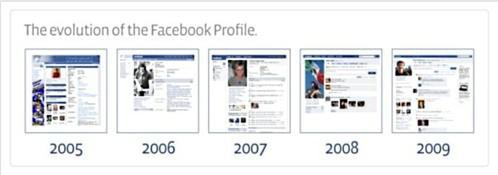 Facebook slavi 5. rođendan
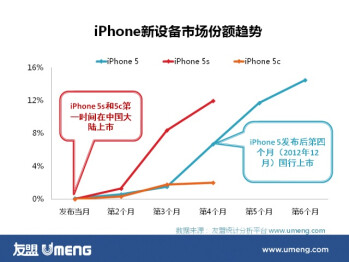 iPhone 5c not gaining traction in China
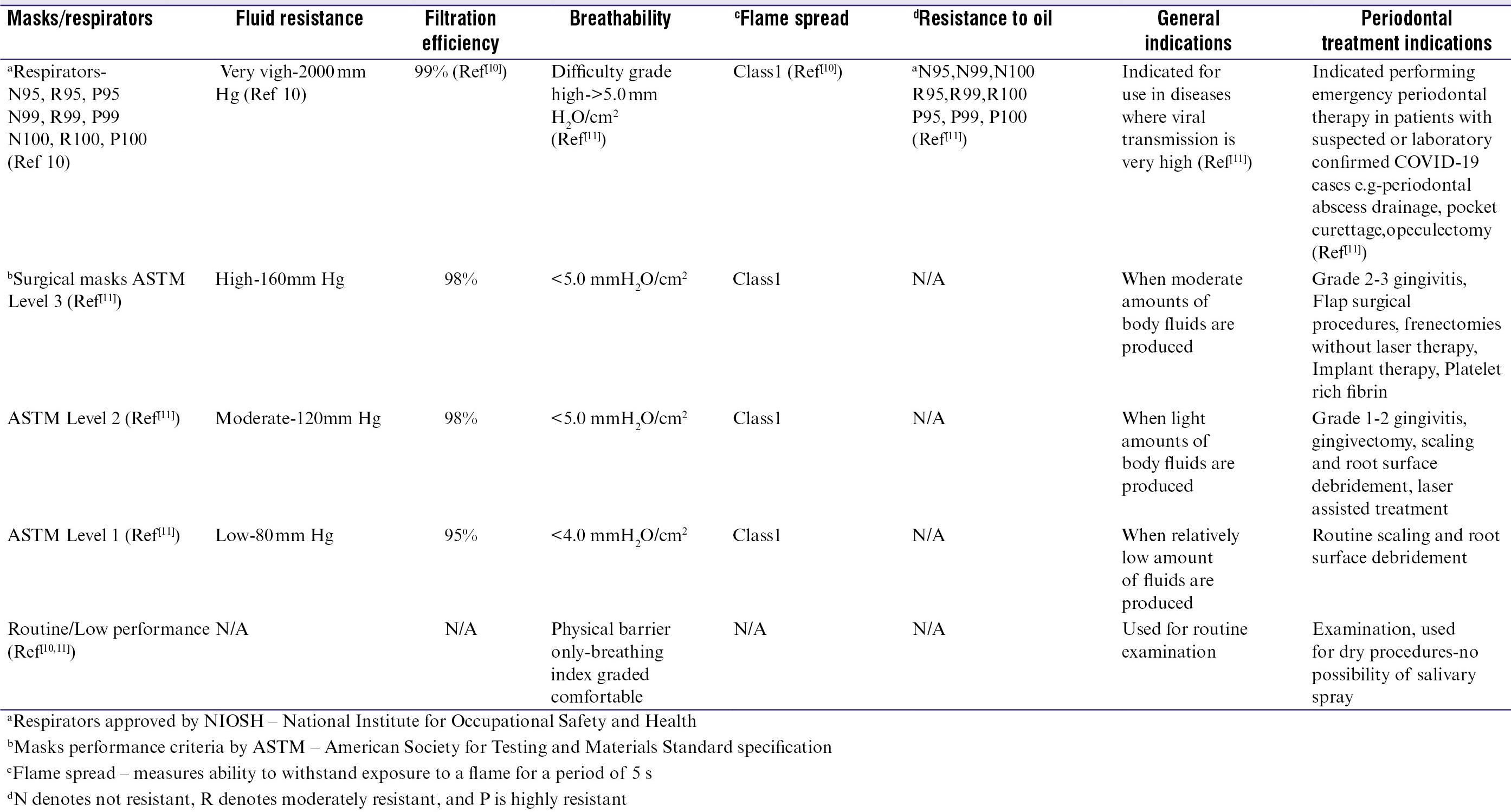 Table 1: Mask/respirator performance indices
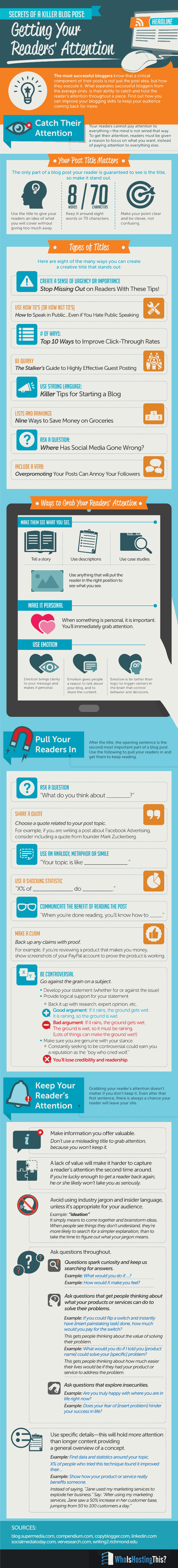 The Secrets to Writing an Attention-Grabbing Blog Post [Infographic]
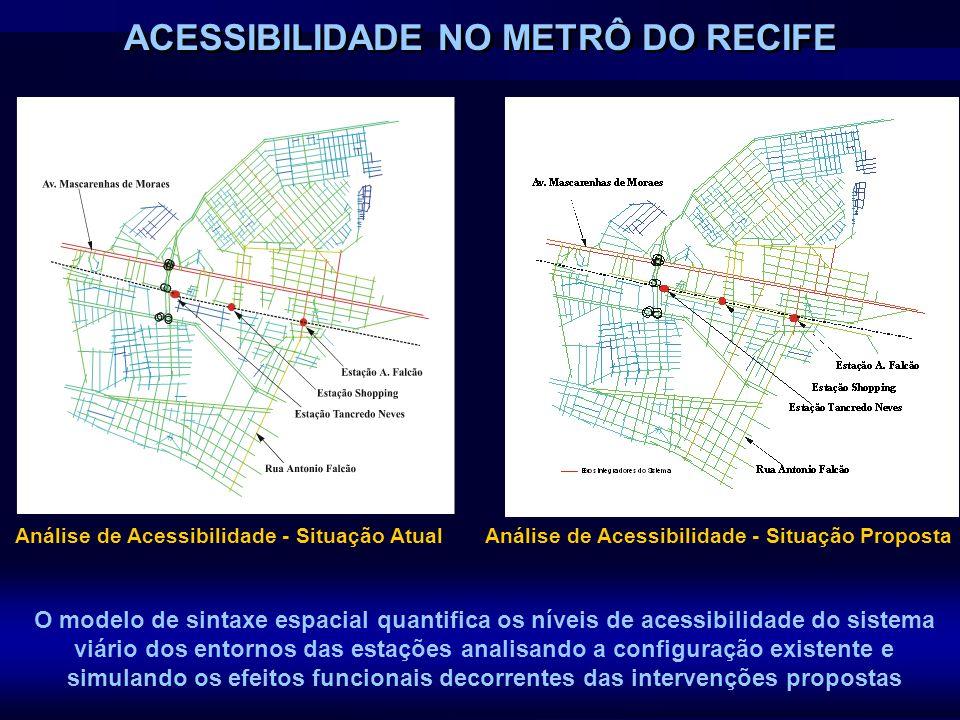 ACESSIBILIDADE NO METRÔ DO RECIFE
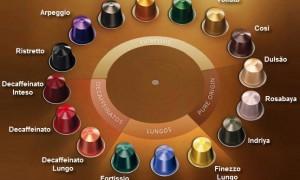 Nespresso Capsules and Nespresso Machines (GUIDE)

# # #

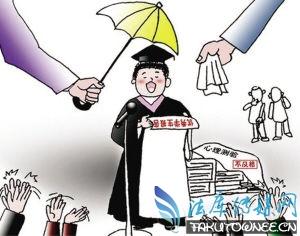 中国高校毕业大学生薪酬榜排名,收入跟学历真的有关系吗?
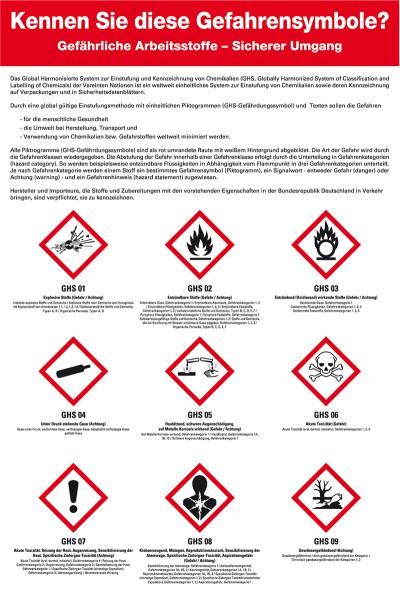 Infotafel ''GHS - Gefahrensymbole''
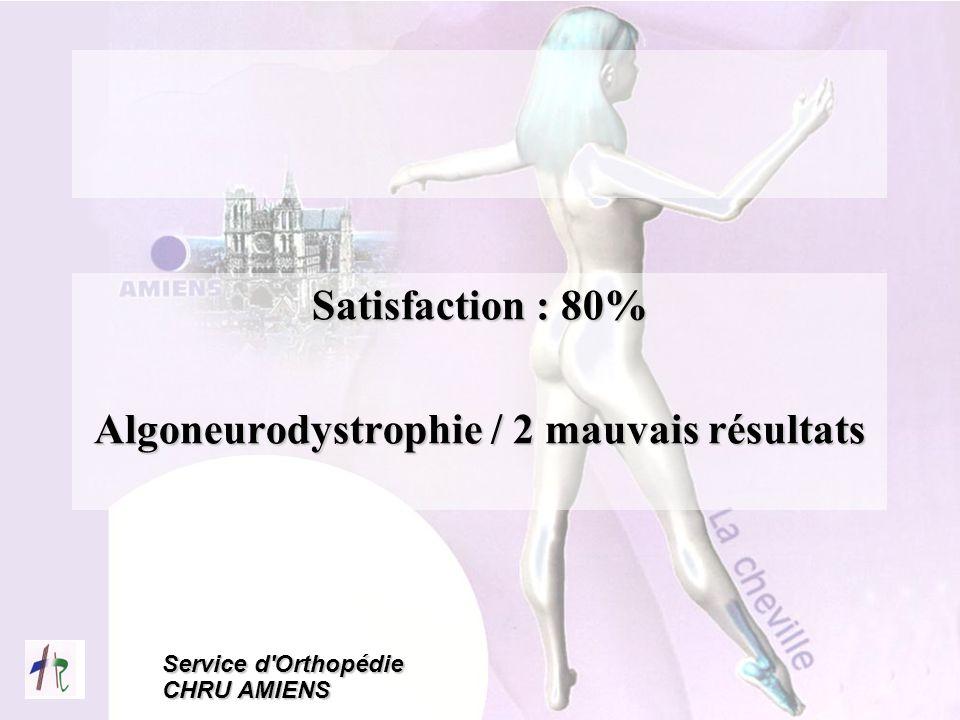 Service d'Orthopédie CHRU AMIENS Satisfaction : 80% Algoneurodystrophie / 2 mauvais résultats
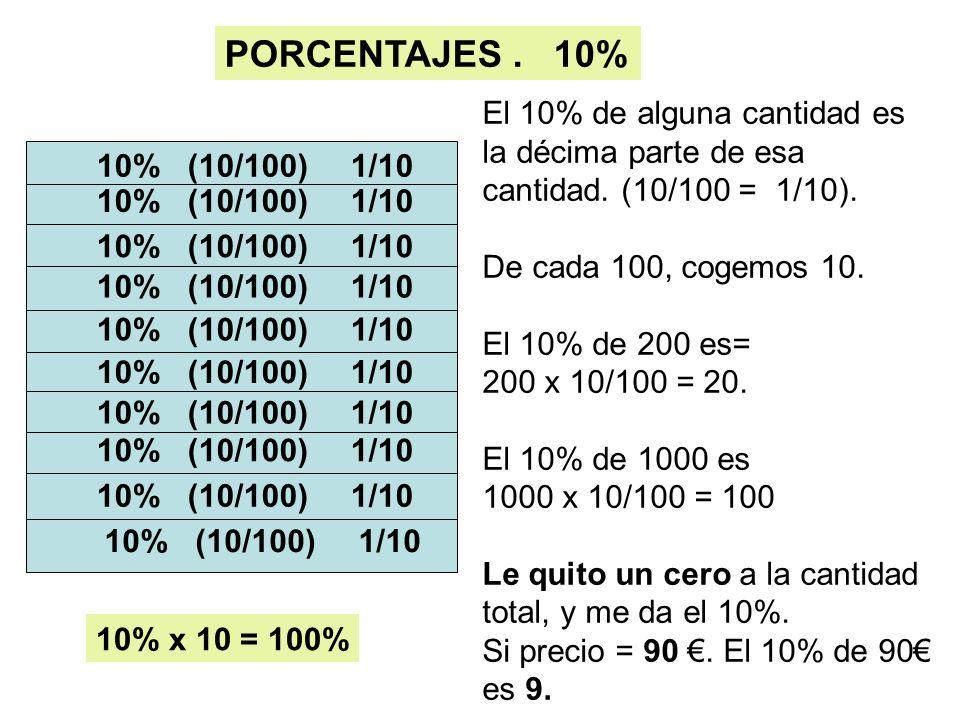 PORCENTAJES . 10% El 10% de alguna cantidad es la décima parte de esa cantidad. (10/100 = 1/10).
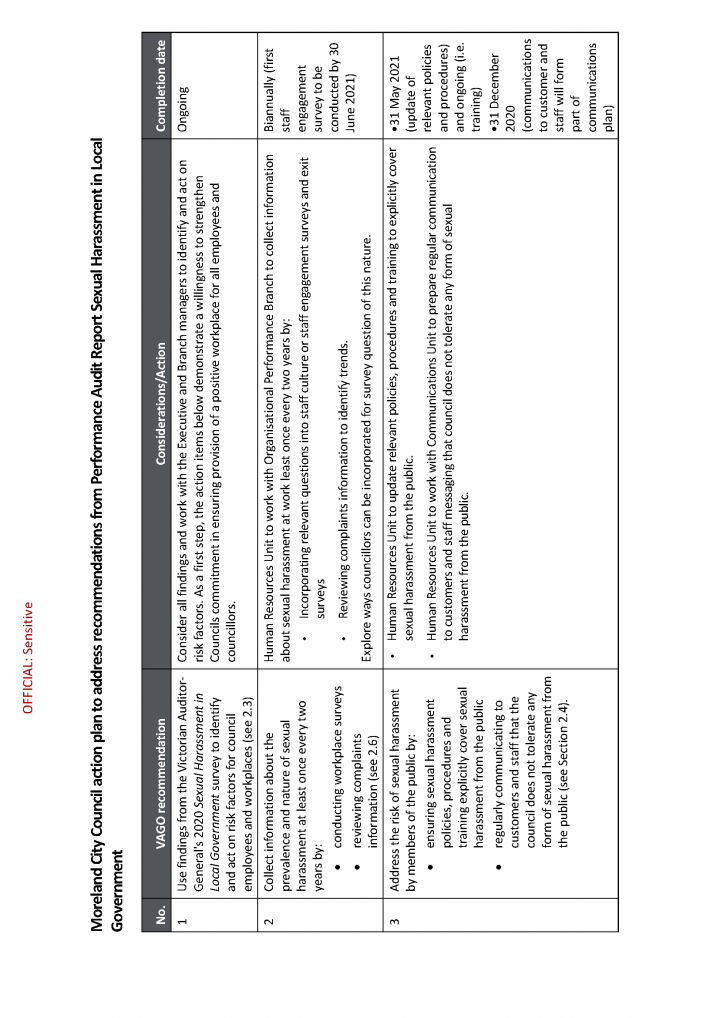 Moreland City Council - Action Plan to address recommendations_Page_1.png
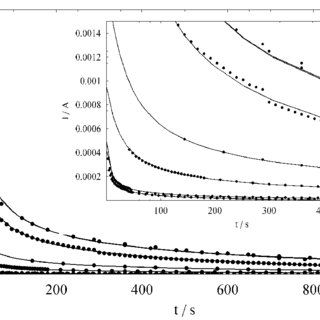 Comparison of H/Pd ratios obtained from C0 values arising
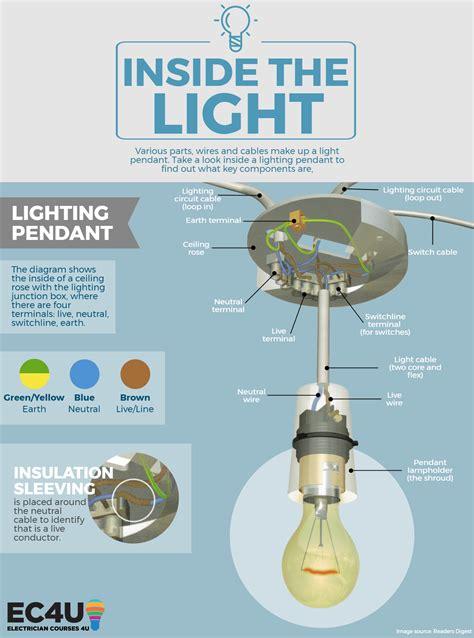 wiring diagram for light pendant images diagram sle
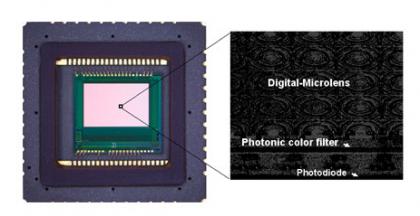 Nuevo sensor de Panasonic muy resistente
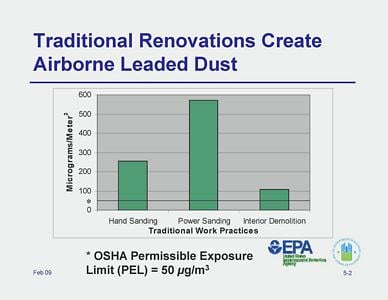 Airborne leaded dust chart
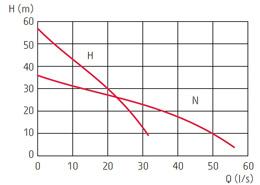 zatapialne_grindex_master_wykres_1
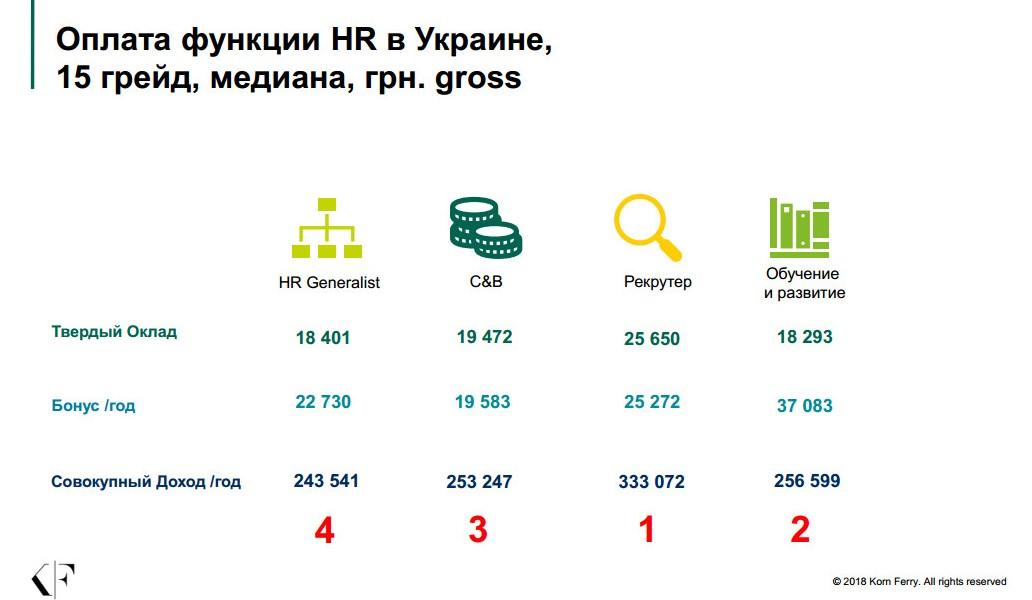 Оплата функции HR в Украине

# # #

◆ Exercise: Write out word for word the lines of the listing above from the line with "Service d'Orthopédie CHRU" to the line with "Comparison of H/Pd", taking in both of those lines but no pictures.

◆ Exercise answer:
 Service d'Orthopédie CHRU AMIENS Satisfaction : 80% Algoneurodystrophie / 2 mauvais résultats
 PORCENTAJES . 10% El 10% de alguna cantidad es la décima parte de esa cantidad. (10/100 = 1/10).
 Moreland City Council - Action Plan to address recommendations_Page_1.png
 Comparison of H/Pd ratios obtained from C0 values arising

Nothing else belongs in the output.